Мировые судьи ответили оперативно – материалы к ним не поступали и, соответственно, не рассматривались.
Ответа на адвокатский запрос в установленный законом срок из СИЗО представлено не было, в связи с чем было принято решение обратиться с жалобой в прокуратуру Забайкальского края. Интернет-приемная мне в помощь. 07 июня 2017 года из прокуратуры Ингодинского района г.Читы пришло извещение о том, что мои доводы были признаны обоснованными, в связи с чем по факту несвоевременного рассмотрения адвокатского запроса в адрес начальника ФКУ СИЗО-1 УФСИН России по Забайкальскому краю внесено представление и должностные лица привлечены к дисциплинарной ответственности. На следующий день из СИЗО пришел ответ на мой запрос, в котором сообщалось, что протокол об АП в мировой суд не направлялся, так как имелись нарушения в оформлении.

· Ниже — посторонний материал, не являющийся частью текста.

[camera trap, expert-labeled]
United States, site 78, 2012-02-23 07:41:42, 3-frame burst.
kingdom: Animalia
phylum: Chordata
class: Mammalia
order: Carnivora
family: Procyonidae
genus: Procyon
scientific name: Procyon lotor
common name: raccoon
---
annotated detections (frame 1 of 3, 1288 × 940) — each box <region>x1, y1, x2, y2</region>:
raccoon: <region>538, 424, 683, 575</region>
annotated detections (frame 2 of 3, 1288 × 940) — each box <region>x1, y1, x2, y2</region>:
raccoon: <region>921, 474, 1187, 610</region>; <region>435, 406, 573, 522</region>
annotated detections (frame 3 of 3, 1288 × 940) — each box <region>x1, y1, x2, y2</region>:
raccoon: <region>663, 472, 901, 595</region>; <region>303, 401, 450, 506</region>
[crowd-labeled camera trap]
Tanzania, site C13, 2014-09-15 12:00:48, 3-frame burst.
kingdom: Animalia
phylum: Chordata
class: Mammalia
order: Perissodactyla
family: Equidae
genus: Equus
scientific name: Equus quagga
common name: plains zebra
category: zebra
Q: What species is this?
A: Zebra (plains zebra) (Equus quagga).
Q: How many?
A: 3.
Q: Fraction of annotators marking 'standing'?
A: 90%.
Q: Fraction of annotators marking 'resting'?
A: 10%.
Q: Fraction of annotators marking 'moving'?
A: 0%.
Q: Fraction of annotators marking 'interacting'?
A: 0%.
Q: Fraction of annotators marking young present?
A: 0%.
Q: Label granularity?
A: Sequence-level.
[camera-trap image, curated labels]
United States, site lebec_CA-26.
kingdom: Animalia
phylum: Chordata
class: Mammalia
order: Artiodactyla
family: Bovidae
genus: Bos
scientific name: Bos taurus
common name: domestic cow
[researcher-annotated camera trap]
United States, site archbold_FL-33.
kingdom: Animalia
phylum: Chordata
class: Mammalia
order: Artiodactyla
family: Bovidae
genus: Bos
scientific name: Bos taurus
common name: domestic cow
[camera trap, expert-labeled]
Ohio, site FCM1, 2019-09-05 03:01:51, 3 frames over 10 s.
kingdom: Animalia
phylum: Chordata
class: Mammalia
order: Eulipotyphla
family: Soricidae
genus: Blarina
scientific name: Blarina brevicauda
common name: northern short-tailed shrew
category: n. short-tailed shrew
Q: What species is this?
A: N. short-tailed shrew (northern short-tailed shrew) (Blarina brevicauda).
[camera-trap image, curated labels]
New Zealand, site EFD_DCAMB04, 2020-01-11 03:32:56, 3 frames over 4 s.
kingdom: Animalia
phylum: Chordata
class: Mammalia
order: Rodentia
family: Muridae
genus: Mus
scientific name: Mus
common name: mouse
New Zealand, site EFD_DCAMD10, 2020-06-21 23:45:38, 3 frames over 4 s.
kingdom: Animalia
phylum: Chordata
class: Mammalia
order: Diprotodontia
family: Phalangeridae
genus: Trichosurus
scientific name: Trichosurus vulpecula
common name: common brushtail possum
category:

«Читинское дело» закончилось без нас: мы попали в «процессуальную паутину», о которой я писала раньше, Праворуб: Процессуальная паутина и не смогли из нее выбраться, что послужило большим уроком. Плачевно окончилось дело для нашего читинского коллеги – он был лишен статуса, и трагически для подзащитного – он был осужден к огромному сроку лишения свободы.